The Steering Committee deliberates on and resolves the following matters: revision of regulations, mid- and long-term investment policies, management and operational policies, changes to financial status, entrustment of assets to KIC, appointment and dismissal of executives, approval of budgets and financial results, evaluation of management performance and inspections and audits of KIC’s business (Article 9, Korea Investment Corporation Act).

Under the Steering Committee are various subcommittees and ad-hoc subcommittees. The standing subcommittees consist of the Investment Subcommittee, which reviews issues related to investment policies, and the Risk Management and Audit Subcommittee, which reviews risk management policies and the adequacy of risk management, and periodically manages and monitors KIC’s operations.

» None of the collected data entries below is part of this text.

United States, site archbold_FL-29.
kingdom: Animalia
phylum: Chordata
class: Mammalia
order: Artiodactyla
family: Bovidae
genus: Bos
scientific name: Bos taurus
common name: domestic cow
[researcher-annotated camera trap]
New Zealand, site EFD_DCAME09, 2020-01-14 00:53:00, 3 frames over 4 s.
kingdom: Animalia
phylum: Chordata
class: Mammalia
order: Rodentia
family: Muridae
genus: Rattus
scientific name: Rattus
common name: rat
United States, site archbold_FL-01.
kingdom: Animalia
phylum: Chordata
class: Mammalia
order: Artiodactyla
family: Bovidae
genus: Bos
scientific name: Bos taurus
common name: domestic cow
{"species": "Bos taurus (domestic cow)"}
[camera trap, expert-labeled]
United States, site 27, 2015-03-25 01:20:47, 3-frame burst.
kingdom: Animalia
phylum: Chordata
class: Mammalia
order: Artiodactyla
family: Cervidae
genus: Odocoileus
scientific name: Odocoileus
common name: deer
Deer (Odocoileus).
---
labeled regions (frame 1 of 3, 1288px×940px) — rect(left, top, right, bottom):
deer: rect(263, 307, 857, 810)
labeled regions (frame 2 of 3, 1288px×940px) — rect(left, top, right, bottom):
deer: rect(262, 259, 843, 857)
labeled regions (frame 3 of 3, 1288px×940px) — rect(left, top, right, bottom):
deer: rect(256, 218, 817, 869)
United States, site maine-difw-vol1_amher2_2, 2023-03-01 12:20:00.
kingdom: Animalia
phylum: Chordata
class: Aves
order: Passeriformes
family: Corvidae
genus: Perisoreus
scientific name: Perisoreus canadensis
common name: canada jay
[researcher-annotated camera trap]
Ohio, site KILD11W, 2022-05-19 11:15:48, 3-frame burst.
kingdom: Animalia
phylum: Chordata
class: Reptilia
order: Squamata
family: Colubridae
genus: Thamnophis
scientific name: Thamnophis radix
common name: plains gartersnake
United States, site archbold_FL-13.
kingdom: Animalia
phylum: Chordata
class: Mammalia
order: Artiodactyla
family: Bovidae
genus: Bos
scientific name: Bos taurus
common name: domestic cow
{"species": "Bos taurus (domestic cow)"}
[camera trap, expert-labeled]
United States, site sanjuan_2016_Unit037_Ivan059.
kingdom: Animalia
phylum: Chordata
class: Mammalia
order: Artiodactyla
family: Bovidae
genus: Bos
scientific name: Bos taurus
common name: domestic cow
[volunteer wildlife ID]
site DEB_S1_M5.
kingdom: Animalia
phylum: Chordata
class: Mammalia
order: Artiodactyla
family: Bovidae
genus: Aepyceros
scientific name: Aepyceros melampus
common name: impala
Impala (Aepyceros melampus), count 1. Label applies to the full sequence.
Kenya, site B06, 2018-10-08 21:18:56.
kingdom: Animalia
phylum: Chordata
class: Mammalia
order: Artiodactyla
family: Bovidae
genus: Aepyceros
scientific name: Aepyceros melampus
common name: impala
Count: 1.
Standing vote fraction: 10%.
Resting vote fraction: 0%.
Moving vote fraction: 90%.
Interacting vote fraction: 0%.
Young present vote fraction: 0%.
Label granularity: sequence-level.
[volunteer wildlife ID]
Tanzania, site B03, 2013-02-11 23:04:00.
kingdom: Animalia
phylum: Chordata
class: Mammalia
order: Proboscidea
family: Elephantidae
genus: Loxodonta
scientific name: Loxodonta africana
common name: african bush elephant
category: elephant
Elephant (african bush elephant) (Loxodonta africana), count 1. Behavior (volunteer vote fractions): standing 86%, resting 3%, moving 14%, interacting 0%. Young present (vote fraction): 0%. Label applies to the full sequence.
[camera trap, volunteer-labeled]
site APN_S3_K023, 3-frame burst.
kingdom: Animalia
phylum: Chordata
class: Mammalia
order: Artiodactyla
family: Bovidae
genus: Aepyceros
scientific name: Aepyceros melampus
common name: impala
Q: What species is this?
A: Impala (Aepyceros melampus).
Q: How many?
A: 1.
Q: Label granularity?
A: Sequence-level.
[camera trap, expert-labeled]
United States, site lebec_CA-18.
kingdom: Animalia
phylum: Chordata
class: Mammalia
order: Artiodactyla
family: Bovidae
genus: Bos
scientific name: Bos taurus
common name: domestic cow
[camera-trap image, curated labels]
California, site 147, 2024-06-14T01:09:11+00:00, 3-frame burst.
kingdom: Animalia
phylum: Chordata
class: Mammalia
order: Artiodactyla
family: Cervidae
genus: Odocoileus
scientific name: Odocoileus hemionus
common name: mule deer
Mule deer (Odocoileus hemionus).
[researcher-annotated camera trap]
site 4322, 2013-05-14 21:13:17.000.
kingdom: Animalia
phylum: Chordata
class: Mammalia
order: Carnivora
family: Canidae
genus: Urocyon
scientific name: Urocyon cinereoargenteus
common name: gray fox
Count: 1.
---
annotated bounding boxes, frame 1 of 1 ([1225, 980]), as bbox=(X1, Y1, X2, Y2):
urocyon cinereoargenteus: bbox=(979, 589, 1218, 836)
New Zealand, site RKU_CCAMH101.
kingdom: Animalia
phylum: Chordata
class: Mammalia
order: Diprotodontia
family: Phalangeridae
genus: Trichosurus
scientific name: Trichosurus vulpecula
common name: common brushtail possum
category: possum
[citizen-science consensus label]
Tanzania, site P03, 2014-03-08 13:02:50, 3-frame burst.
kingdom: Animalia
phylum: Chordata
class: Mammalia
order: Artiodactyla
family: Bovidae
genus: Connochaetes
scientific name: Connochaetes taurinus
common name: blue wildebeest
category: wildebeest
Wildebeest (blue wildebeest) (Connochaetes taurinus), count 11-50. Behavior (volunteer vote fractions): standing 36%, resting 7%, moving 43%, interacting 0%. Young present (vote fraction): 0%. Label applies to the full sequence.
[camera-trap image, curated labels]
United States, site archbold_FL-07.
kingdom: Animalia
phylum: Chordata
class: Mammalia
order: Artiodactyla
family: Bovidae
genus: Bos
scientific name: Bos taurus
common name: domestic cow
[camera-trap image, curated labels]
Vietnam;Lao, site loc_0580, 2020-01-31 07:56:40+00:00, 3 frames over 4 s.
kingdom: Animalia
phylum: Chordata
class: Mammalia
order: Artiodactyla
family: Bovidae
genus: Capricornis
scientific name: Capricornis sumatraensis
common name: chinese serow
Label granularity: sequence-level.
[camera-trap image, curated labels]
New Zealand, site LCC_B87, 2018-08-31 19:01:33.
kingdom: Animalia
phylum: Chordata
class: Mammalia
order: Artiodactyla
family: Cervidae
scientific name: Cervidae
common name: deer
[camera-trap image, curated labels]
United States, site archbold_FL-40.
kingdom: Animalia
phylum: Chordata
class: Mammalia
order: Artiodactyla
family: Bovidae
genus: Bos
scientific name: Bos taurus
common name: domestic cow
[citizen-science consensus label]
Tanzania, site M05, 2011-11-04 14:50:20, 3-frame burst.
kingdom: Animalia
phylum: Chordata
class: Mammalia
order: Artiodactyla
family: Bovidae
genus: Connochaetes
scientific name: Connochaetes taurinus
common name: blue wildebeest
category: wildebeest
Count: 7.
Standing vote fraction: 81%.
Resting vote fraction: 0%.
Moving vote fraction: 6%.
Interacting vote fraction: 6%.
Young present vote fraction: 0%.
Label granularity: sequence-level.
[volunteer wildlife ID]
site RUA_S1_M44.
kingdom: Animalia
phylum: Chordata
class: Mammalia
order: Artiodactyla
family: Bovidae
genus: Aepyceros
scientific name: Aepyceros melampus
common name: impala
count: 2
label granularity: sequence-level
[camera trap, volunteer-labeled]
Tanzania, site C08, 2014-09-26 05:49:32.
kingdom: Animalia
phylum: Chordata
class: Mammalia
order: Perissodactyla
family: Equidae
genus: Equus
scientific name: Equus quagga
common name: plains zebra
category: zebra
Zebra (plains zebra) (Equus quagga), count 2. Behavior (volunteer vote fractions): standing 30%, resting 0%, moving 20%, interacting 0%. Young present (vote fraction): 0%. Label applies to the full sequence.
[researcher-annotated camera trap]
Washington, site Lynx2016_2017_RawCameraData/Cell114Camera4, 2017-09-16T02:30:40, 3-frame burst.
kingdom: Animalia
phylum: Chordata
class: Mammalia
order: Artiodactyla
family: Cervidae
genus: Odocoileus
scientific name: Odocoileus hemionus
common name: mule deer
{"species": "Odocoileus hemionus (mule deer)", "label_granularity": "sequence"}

The ad-hoc subcommittees deliberate on matters delegated to them by the Steering Committee and conduct investigations and produce reports to assist the decision-making activities of the Steering Committee. They include the Evaluation Remuneration Subcommittee, which reviews KIC’s management performance evaluation, and the Budget Subcommittee, which reviews budgets and the settlement of accounts.

Board of Directors

The Board of Directors is composed of the CEO and directors. The Board resolves matters related to the following, in compliance with KIC’s internal regulations: management of the company, management of entrusted assets, risk management, legal affairs and compliance, human resources and accounting.

Chief Executive Officer

Under Article 18 of the Korea Investment Corporation Act, the CEO of KIC is appointed by the President of the Republic of Korea, upon recommendation by the Minister of Economy and Finance, through the President (CEO) Recommendation Committee and deliberation by the Steering Committee. The CEO represents KIC, presides over its business, convenes meetings of the Board of Directors and serves as Chairman of the Board.